How to Lose Friends & Alienate People
- First edition
- Author: Toby Young
- Publisher: Little, Brown & Co
- Publication date: 2001
- ISBN: 9780306811883

= How to Lose Friends & Alienate People (memoir) =

2001 memoir by Toby Young

How to Lose Friends & Alienate People is a 2001 memoir by Toby Young about his failed five-year effort to make it in the United States as a contributing editor at Condé Nast Publications' Vanity Fair magazine. The book alternates Young's foibles with his ruminations about the differences in culture and society between the United States and England, and specifically between New York City and London.

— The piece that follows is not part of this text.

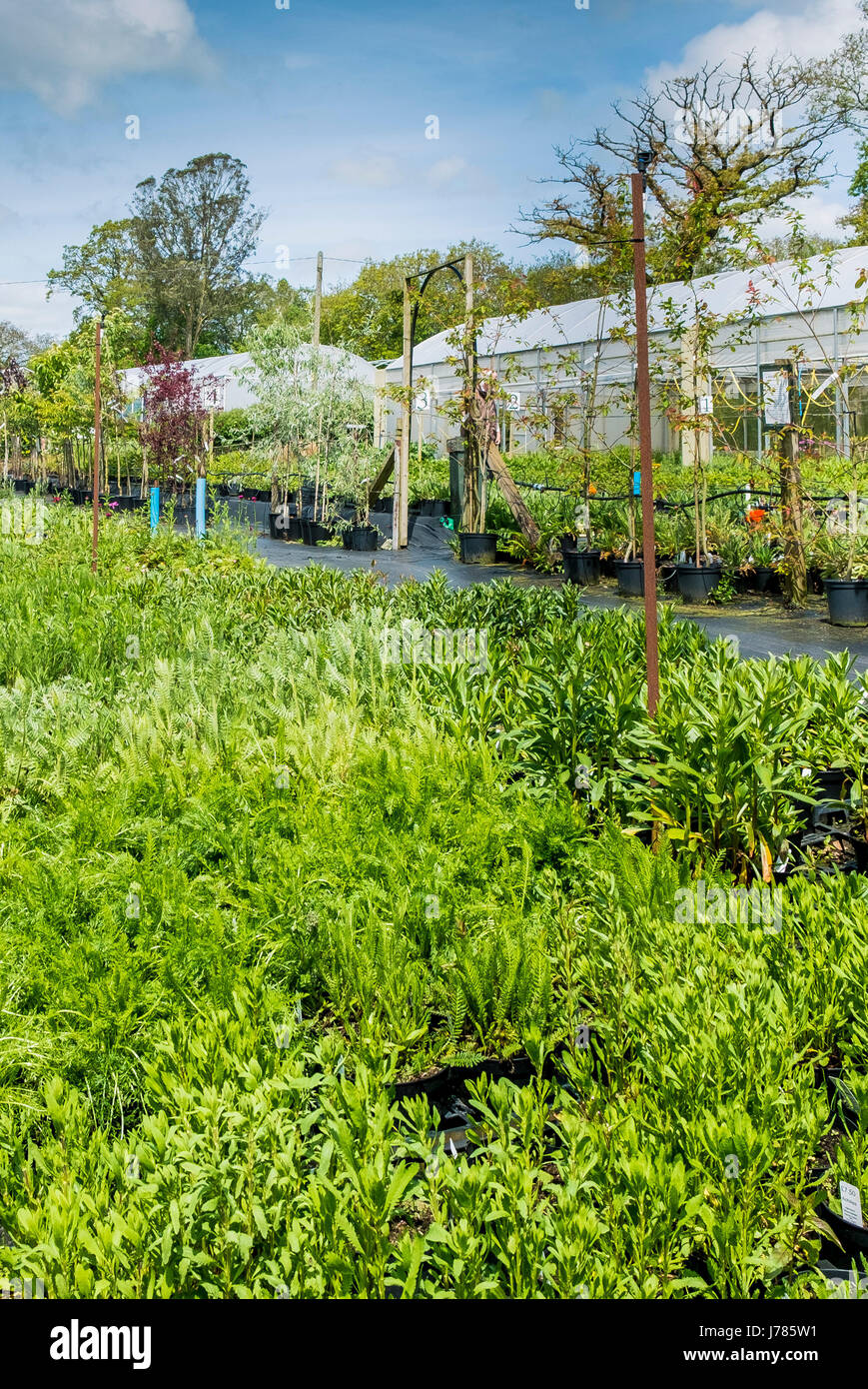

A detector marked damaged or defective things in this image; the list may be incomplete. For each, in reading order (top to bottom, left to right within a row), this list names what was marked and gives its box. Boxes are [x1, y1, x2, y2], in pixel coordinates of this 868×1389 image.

rusty metal pole [631, 169, 655, 715]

The book depicts Young's relationship with various British and American journalists, including Julie Burchill, Anthony Haden-Guest, Tina Brown and Harold Evans (who at one point threatens to sue him) and Vanity Fairs own Graydon Carter. Young also describes awkward run-ins with American celebrities including Nathan Lane, Mel Gibson and Diana Ross. Throughout the book, Young describes being tormented by his friend "Alex de Silva" (speculated to be Sacha Gervasi), a former colleague of Young's who manages to succeed in America in every way that Young does not.

The title of Young's book is a parody of the title of Dale Carnegie's 1937 perennial bestseller, How to Win Friends and Influence People; a parody by Irving Tressler titled How to Lose Friends and Alienate People was also published that same year. Young's book does not reference either Carnegie's or Tressler's works.

==Reception==
Andrew Anthony, writing in The Observer in 2001, wrote that book "works best as a showcase for a succession of well-polished anecdotes highlighting the author's professional and sexual incompetence." concluding that "it's the alcohol-soaked hack, desperate to mix with the beautiful people, who will stay in the memory. The dual job of the journalist is supposedly to press his nose up against the glass and hold a mirror up to the world. Young makes most sense when he's holding up a glass and pressing his nose against a mirror."

==Adaptations==
The book was adapted into a one-man play that played on London's West End for several months each in 2003 and 2004. Young was initially played by Jack Davenport, then by Young himself.

A feature-length film adaptation, also titled How to Lose Friends & Alienate People, was released in October 2008. It is directed by Robert B. Weide and stars Simon Pegg, Kirsten Dunst, and Megan Fox. The film is loosely based on the book, turning the plot into more of a straightforward romantic comedy.

==Sequel==
Young wrote a 2006 sequel, The Sound of No Hands Clapping, which chronicles his failure as a Hollywood screenwriter in the years after he left New York.